At an Oct. 11 ceremony at the Interior Department headquarters, Jewell and National Park Service Director Jonathan Jarvis said Park Service officials expected to review in the near future more than 100 new LGBT-related historic sites proposed by the study, which was headed by nationally recognized lesbian anthropologist Megan Springate.
Jarvis said the sites would be considered for designation in the National Register of Historic Places, as a National Historic Landmark and possibly for the government’s most prestigious recognition as a National Monument.

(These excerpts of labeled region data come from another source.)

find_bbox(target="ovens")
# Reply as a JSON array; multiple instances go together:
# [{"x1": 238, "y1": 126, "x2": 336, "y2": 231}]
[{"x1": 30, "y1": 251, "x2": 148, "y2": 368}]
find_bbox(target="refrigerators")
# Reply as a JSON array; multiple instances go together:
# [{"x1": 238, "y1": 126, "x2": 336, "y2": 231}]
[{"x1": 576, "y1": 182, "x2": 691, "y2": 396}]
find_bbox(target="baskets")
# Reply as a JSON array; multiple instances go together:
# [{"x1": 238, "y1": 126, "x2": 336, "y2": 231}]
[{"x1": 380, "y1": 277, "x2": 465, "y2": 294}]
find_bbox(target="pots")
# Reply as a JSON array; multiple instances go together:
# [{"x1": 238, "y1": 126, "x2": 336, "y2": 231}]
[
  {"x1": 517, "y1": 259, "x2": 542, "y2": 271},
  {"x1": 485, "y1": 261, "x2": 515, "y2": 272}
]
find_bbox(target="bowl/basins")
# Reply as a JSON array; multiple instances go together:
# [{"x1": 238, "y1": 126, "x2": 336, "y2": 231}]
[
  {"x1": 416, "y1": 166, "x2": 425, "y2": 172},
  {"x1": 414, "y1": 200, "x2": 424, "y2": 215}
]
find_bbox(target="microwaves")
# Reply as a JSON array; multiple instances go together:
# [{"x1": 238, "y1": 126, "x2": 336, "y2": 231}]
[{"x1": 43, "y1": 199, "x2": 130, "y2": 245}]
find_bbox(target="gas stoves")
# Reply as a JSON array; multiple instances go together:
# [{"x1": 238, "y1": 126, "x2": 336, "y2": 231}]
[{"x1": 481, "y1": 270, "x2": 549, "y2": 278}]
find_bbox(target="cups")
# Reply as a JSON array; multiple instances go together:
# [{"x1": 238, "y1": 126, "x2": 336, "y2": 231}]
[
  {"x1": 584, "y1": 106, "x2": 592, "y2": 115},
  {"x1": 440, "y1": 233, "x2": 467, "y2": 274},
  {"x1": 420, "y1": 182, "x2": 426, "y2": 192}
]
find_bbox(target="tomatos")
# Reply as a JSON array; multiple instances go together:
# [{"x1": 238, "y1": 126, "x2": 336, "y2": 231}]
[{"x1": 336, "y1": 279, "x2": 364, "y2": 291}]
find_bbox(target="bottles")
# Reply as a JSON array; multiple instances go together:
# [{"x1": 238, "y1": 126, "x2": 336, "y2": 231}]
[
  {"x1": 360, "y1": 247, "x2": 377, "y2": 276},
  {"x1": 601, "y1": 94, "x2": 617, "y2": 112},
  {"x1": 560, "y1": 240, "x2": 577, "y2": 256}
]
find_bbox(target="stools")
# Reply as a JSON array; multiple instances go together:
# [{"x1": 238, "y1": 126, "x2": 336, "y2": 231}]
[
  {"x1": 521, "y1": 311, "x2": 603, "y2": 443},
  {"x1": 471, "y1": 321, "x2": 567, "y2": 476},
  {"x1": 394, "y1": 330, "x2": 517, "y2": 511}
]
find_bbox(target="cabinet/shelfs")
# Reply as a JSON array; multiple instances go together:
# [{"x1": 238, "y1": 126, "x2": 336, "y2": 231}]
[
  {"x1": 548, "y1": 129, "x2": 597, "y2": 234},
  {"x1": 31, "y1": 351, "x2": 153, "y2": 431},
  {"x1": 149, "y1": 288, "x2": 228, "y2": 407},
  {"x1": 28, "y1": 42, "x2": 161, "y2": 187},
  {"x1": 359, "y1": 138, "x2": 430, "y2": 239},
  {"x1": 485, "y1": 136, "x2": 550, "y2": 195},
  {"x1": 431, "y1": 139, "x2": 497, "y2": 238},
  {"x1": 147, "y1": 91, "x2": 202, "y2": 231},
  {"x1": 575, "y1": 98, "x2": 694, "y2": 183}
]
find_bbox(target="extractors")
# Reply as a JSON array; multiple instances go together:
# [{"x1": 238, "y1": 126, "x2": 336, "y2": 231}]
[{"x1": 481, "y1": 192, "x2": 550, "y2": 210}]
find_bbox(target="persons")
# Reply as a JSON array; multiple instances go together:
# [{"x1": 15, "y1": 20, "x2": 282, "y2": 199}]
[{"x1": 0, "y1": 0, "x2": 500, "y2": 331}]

But following Trump’s election and calls by many of his supporters to “drain the swamp” in Washington, some government insiders have expressed concern that Jewell’s and Jarvis’s replacements might scale back or kill the LGBT historic sites project.
Others have speculated that an Interior Secretary hostile to LGBT rights might rescind the dozen or more LGBT sites already designated as historic landmarks, including the site of the Stonewall Inn and surrounding streets in New York’s Greenwich Village. That site, the location of the 1969 Stonewall riots, was designated by President Obama earlier this year as the first LGBT U.S. National Monument.
“I’m not going to speculate on what another administration might do,” said Jeremy Barnum, public affairs officer for the National Park Service. “We only have one president at a time and we’re going to act accordingly,” he said.
Barnum said he believes Springate’s job at the National Park Service, which includes facilitating the LGBT theme study’s recommendations, would continue under the Trump administration.
The National Park Service hired Springate in early October as an Interpretation Coordinator in the NPS’s Cultural Resources Office of Interpretation and Education, Barnum said.
“In this permanent civil service position, Ms. Springate helps coordinate the NPS’s efforts to tell all Americans’ stories, including the LGBTQ community, through the publication of theme studies, teaching with historic places lesson plans, heritage travel itineraries, and other initiatives,” he said.
Initiatives related to African Americans, Native Americans, Asian and Pacific Islander Americans, and other diverse population groups fall under Springate’s job duties, according to Barnum.
Barnum noted that between the time that Springate worked on the study and the time it was completed and published on Oct. 11, funding for the study came from the Gill Foundation through the National Park Foundation, the official charity of U.S. parks.
A spokesperson for the incoming Trump administration’s Presidential Transition Team couldn’t immediately be reached to determine whether the president-elect or his incoming officials at the National Park Service would have objections to the LGBT theme study and Springate’s work.
Joseph Murry II, one of Trump’s gay Republican supporters who serves as administrator of the pro-Trump Facebook page LGBTrump, said he believes Trump and his administration would support the LGBT historic sites project.
“I do not think Donald Trump, based upon his track record, would say to the National Park Service fellow or to the Secretary of the Interior do not move forward with this program,” Murry told the Washington Blade.
“I actually think he would support it,” he said. “And I think his outreach to the LGBT community, as evidenced not just through his presidential run but his entire career as a businessman, and of course in New York City with the help of a big LGBT population, I think he would probably respect it.”
Murry, who is based in Mississippi and has worked for conservative political figures in the past, said there is always a chance that a Trump Secretary of the Interior would try to quietly “quash” the LGBT historic sites project.
“But I think if it were brought to Trump’s attention he would probably override the Secretary of the Interior,” said Murray.
Gay Republican activist James Driscoll, who has supported Trump since the president-elect first announced his candidacy, said he believes Trump’s LGBT supporters would urge Trump to back the LGBT historic sites project.
Those who know Springate say she is highly qualified for the position at the Park Service. She holds an undergraduate and master’s degree in anthropology and is close to completing her Ph.D. in anthropology at the University of Maryland, where she has served as an adjunct professor since 2012.